— start LISTING —

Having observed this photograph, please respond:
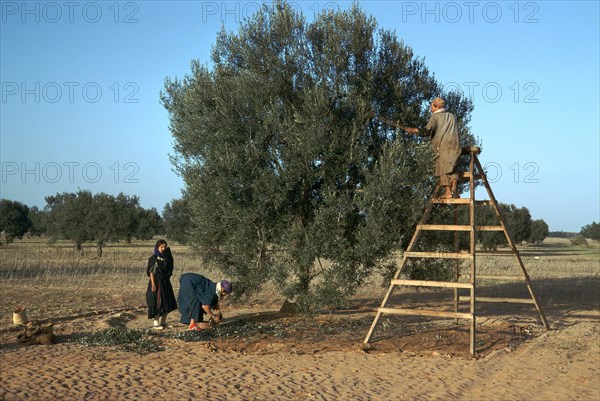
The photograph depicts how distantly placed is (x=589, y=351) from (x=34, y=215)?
261 ft

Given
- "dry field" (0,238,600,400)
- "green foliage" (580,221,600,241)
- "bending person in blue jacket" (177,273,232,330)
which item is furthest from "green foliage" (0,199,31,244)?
"green foliage" (580,221,600,241)

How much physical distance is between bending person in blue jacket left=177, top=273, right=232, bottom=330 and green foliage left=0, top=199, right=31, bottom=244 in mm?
42567

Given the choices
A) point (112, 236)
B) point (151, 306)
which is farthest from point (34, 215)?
point (151, 306)

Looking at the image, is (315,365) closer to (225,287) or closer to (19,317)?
(225,287)

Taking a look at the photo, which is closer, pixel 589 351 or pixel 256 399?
pixel 256 399

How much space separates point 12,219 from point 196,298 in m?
44.3

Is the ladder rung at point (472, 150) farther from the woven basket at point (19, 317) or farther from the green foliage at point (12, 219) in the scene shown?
the green foliage at point (12, 219)

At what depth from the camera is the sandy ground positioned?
8.95m

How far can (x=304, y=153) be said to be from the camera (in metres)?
13.3

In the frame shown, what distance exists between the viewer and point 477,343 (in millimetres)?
12789

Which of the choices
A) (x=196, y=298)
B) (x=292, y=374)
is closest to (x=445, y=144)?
(x=292, y=374)

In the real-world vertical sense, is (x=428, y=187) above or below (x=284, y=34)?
below

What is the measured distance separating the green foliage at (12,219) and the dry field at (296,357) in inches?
1384

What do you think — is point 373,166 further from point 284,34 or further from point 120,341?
point 120,341
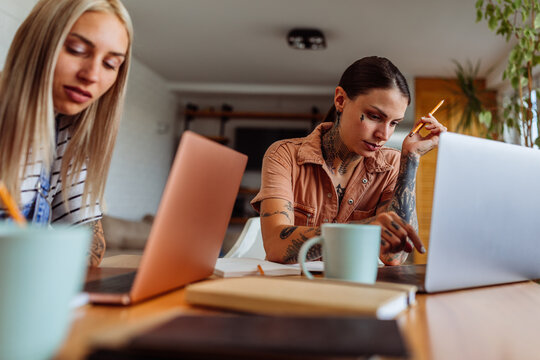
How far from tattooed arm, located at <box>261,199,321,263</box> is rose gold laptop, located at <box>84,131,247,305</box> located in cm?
30

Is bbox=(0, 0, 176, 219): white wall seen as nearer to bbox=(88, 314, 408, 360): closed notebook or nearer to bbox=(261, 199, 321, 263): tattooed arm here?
bbox=(261, 199, 321, 263): tattooed arm

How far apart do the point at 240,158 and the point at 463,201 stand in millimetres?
360

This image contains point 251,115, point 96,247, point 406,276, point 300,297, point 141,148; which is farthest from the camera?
point 251,115

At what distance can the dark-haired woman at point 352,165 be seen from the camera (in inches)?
45.3

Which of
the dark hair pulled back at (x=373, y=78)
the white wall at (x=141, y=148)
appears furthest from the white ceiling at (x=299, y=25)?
the dark hair pulled back at (x=373, y=78)

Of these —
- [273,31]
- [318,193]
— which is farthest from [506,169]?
[273,31]

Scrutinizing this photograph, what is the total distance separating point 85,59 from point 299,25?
3.12 m

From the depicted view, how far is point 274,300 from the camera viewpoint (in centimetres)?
43

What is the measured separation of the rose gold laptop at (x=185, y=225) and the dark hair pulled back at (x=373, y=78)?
682 mm

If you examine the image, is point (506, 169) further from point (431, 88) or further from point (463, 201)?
point (431, 88)

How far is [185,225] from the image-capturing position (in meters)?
0.53

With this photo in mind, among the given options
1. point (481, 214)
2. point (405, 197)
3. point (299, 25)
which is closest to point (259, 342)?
point (481, 214)

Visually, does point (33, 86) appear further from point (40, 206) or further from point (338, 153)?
point (338, 153)

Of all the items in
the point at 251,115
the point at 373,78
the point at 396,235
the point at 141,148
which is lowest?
the point at 396,235
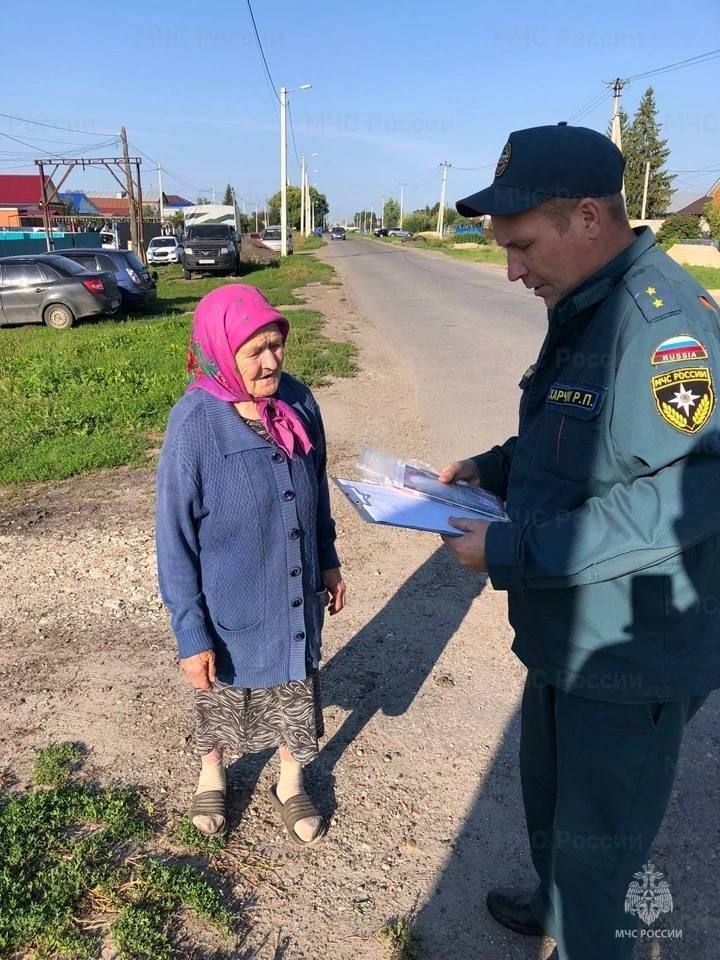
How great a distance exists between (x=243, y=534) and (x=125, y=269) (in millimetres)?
16428

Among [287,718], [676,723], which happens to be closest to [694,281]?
[676,723]

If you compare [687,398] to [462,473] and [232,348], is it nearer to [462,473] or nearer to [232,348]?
[462,473]

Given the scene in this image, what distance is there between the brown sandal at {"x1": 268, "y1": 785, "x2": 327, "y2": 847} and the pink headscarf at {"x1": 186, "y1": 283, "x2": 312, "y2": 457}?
1.24 metres

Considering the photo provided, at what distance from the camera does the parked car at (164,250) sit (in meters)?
36.3

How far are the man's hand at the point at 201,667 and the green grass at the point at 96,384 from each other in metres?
4.08

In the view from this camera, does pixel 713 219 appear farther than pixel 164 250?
Yes

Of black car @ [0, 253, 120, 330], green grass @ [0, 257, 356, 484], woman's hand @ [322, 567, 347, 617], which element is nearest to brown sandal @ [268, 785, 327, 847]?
woman's hand @ [322, 567, 347, 617]

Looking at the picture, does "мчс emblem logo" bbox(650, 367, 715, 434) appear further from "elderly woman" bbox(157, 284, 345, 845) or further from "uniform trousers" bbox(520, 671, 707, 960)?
"elderly woman" bbox(157, 284, 345, 845)

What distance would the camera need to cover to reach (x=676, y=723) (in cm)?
160

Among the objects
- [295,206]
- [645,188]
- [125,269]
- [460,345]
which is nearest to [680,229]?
[645,188]

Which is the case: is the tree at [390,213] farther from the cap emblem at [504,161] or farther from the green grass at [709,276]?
the cap emblem at [504,161]

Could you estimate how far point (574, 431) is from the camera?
4.88 ft

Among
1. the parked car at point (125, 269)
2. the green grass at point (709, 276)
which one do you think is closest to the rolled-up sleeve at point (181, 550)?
the parked car at point (125, 269)

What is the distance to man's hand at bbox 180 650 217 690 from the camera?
2.20 m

— end LISTING —

> [EXERCISE REQUIREMENTS] Repeat exactly, and only, the lines from the line containing "Among [287,718], [676,723], which" through the last line of the records above, both included.

> [RESULT OF THIS TASK]
Among [287,718], [676,723], which happens to be closest to [694,281]?
[676,723]

If you compare [687,398] to [462,473] and [232,348], is it nearer to [462,473] or nearer to [232,348]?
[462,473]

Given the scene in this image, what distance is there between the brown sandal at {"x1": 268, "y1": 785, "x2": 327, "y2": 847} and the pink headscarf at {"x1": 186, "y1": 283, "x2": 312, "y2": 457}?
1.24 metres

Considering the photo provided, at what distance from the camera does the parked car at (164,250) sit (in meters)?
36.3

How far are the man's hand at the point at 201,667 and the green grass at the point at 96,384 from each other in metres?
4.08

In the view from this camera, does pixel 713 219 appear farther than pixel 164 250?
Yes

Of black car @ [0, 253, 120, 330], green grass @ [0, 257, 356, 484], woman's hand @ [322, 567, 347, 617], which element is nearest to brown sandal @ [268, 785, 327, 847]?
woman's hand @ [322, 567, 347, 617]

Looking at the picture, does "мчс emblem logo" bbox(650, 367, 715, 434) appear further from "elderly woman" bbox(157, 284, 345, 845) or further from "uniform trousers" bbox(520, 671, 707, 960)?
"elderly woman" bbox(157, 284, 345, 845)

What distance would the camera need to cover to reach (x=676, y=723) (in cm)?
160

Among the objects
- [295,206]
- [645,188]
- [125,269]
- [460,345]
which is nearest to [680,229]?
[645,188]

Which is the case: is the tree at [390,213] farther from the cap emblem at [504,161] or farther from the green grass at [709,276]?
the cap emblem at [504,161]

Could you estimate how far point (574, 431) is from the camera?
4.88 ft

Among
1. the parked car at point (125, 269)
2. the green grass at point (709, 276)
which one do you think is closest to the rolled-up sleeve at point (181, 550)?
the parked car at point (125, 269)

What is the distance to man's hand at bbox 180 650 217 690 from the camera?
2.20 m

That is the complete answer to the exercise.